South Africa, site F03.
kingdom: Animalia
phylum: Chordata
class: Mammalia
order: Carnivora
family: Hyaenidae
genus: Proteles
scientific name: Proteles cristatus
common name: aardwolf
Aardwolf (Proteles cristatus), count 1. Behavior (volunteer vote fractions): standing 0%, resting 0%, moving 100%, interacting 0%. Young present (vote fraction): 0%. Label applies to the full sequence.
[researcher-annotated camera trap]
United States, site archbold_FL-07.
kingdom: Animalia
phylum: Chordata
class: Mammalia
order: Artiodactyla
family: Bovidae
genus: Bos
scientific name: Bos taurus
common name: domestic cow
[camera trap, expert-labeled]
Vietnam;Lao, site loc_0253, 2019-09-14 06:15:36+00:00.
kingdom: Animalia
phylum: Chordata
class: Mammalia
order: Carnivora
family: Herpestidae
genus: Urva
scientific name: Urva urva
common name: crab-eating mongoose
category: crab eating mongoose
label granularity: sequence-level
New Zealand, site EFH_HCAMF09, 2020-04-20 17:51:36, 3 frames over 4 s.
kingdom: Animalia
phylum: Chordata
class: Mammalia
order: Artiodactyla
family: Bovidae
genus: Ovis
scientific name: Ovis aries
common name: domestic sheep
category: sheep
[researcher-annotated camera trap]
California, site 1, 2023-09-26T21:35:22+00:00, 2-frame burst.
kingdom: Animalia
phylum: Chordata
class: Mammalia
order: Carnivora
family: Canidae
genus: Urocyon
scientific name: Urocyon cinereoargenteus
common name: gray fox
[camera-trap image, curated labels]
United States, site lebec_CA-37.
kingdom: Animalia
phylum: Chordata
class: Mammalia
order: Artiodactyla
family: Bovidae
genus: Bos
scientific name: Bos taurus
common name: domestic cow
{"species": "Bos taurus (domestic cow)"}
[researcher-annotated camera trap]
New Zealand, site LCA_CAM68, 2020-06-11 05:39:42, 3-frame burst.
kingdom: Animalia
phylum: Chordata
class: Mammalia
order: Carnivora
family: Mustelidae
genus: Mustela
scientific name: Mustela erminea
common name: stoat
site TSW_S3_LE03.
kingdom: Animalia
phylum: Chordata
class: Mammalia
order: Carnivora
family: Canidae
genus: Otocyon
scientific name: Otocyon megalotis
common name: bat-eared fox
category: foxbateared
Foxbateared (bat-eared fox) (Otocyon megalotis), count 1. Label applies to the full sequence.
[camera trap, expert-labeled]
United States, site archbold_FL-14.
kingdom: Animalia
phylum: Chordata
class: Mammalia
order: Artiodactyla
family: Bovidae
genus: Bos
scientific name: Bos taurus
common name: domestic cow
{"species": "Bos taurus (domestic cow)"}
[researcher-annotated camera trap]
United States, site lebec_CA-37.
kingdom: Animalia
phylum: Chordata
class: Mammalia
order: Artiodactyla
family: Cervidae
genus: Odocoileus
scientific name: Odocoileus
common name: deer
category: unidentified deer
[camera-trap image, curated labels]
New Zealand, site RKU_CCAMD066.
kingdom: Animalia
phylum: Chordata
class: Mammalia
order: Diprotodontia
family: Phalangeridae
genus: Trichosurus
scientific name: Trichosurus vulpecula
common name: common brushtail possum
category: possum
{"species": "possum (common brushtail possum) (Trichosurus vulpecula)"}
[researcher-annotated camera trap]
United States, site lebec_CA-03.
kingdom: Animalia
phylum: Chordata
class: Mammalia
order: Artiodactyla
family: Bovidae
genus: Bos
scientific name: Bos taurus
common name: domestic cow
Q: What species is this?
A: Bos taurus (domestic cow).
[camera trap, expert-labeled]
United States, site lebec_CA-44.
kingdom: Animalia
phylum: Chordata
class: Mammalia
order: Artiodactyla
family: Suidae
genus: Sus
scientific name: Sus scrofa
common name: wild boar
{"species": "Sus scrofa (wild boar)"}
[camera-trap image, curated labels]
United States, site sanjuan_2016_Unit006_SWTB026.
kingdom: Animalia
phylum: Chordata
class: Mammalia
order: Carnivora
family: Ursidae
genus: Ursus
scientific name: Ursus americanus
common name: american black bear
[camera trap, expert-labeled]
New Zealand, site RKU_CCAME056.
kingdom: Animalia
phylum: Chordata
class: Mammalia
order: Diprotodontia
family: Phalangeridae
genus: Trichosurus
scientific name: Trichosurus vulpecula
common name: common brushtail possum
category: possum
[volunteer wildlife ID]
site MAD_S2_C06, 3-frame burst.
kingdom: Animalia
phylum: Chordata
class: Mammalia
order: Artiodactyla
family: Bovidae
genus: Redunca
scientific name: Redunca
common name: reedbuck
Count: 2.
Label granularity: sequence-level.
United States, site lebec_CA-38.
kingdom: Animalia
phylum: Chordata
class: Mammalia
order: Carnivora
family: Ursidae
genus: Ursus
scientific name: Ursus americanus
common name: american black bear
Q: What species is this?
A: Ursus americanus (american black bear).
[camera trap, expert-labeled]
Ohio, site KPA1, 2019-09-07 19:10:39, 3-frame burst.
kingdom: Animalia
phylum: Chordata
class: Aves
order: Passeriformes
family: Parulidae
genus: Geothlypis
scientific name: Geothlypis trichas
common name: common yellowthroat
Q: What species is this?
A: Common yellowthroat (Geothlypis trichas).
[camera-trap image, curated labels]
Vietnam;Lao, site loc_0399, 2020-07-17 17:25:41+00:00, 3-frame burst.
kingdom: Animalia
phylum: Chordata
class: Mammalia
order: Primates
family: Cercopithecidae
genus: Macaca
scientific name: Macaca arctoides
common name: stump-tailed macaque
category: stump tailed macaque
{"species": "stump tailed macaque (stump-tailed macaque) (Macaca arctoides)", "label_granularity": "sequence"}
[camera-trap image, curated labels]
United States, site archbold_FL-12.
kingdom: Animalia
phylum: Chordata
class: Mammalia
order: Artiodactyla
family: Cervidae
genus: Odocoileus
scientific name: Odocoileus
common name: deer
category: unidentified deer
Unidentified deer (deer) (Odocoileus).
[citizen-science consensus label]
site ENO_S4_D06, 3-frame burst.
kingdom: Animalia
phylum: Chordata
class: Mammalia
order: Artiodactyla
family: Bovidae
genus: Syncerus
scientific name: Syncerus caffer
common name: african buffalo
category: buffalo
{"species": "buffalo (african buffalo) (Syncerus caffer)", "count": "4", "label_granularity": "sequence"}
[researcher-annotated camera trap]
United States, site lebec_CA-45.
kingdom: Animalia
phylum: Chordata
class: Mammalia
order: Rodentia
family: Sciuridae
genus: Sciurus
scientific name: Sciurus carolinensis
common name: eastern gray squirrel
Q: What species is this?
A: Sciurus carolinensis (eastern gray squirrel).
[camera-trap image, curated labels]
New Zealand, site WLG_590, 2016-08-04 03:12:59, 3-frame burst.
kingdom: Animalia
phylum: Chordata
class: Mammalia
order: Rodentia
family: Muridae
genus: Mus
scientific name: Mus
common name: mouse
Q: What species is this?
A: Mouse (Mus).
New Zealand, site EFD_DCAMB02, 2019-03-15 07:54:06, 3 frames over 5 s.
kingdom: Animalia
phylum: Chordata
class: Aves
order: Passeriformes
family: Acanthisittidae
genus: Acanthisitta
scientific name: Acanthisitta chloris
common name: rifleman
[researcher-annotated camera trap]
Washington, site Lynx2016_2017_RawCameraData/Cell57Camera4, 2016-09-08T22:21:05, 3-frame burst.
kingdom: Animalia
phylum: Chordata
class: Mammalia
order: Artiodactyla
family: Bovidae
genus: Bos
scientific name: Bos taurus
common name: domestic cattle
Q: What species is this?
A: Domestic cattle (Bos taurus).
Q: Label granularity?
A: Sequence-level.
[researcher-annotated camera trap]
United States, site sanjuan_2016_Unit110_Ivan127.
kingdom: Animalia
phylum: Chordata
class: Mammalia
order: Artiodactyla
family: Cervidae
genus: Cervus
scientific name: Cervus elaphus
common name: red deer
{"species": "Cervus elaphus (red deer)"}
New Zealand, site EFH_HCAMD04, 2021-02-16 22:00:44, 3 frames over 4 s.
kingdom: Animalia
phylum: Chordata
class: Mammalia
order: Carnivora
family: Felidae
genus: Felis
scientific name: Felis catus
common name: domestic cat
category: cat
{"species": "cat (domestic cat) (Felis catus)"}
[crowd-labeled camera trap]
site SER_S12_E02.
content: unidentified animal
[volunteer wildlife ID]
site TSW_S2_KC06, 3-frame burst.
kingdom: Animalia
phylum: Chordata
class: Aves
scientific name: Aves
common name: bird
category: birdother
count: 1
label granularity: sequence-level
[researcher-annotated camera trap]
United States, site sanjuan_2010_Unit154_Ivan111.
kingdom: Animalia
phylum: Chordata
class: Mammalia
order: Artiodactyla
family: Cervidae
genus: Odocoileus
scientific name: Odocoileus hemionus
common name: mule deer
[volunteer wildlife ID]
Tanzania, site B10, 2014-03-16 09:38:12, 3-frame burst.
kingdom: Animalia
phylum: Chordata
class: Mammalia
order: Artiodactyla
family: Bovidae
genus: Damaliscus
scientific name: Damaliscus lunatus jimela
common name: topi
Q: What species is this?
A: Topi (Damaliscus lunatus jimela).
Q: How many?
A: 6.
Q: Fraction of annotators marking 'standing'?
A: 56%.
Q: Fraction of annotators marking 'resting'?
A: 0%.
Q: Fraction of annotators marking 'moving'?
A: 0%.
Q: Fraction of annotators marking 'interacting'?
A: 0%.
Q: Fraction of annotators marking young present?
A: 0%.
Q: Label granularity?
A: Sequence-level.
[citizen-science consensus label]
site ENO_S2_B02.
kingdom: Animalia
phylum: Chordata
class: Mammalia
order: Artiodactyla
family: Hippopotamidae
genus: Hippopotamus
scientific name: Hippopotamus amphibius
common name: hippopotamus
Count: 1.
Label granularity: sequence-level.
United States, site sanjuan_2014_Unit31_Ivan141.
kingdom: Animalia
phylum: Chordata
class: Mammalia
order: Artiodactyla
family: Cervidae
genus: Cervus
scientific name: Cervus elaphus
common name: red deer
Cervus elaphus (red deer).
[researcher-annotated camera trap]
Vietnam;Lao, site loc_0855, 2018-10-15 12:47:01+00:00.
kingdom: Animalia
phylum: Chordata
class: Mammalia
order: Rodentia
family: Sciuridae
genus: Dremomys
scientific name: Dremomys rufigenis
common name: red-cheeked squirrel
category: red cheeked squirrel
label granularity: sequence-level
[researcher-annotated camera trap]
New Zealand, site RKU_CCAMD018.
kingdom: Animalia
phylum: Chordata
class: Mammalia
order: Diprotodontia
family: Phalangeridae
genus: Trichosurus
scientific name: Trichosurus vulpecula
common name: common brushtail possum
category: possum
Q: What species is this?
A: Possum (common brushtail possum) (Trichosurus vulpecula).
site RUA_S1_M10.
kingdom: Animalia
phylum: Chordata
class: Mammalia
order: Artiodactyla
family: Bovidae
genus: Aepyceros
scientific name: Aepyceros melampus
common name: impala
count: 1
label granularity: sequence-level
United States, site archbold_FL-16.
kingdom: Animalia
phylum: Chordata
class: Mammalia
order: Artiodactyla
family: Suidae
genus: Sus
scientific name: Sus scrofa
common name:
---
### Problem to solve
In the material, find each line with the word "stump" and list it.

### Task response
common name: stump-tailed macaque
category: stump tailed macaque
{"species": "stump tailed macaque (stump-tailed macaque) (Macaca arctoides)", "label_granularity": "sequence"}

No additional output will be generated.